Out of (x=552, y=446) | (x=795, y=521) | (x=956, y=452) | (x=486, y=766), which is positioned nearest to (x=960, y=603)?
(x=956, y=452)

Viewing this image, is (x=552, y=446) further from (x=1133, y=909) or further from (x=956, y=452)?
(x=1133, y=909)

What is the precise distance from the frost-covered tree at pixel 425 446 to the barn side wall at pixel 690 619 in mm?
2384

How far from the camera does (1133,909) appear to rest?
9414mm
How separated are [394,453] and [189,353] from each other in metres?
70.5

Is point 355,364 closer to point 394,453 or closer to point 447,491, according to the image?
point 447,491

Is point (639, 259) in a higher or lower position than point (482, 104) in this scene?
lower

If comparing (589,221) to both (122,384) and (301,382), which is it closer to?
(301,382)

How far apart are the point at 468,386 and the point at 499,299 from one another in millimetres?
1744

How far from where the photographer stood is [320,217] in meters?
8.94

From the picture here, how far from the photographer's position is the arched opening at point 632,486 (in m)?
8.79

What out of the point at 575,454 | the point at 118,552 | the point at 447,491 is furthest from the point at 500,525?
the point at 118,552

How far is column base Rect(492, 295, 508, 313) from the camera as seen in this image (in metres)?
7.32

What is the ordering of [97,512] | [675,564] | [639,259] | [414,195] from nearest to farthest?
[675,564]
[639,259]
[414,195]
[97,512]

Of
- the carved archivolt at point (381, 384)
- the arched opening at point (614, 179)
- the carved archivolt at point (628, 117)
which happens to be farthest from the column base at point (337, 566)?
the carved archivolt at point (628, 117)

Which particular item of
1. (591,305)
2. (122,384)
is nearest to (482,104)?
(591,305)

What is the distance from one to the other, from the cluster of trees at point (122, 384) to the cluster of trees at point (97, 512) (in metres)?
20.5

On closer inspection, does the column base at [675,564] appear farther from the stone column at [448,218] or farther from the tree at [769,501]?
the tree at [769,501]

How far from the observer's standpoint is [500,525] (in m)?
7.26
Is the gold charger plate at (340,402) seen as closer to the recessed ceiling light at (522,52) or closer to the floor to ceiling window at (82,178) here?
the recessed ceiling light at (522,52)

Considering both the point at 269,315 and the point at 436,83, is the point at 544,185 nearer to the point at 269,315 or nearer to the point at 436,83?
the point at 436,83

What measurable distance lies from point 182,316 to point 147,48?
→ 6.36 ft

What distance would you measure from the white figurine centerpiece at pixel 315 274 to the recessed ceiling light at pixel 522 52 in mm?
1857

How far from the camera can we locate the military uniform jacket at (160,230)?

+ + + + + + +

### DESCRIPTION OF THE TASK
Copy out the records word for word, starting with the line that contains "Is the gold" and going on through the last line of the records.

### OUTPUT OF THE EXERCISE
Is the gold charger plate at (340,402) seen as closer to the recessed ceiling light at (522,52) or closer to the floor to ceiling window at (82,178) here?
the recessed ceiling light at (522,52)

Considering both the point at 269,315 and the point at 436,83, is the point at 544,185 nearer to the point at 269,315 or nearer to the point at 436,83?
the point at 436,83

What measurable distance lies from point 182,316 to point 147,48?
→ 6.36 ft

What distance would you measure from the white figurine centerpiece at pixel 315 274 to the recessed ceiling light at pixel 522 52 in mm?
1857

How far from the camera can we locate the military uniform jacket at (160,230)?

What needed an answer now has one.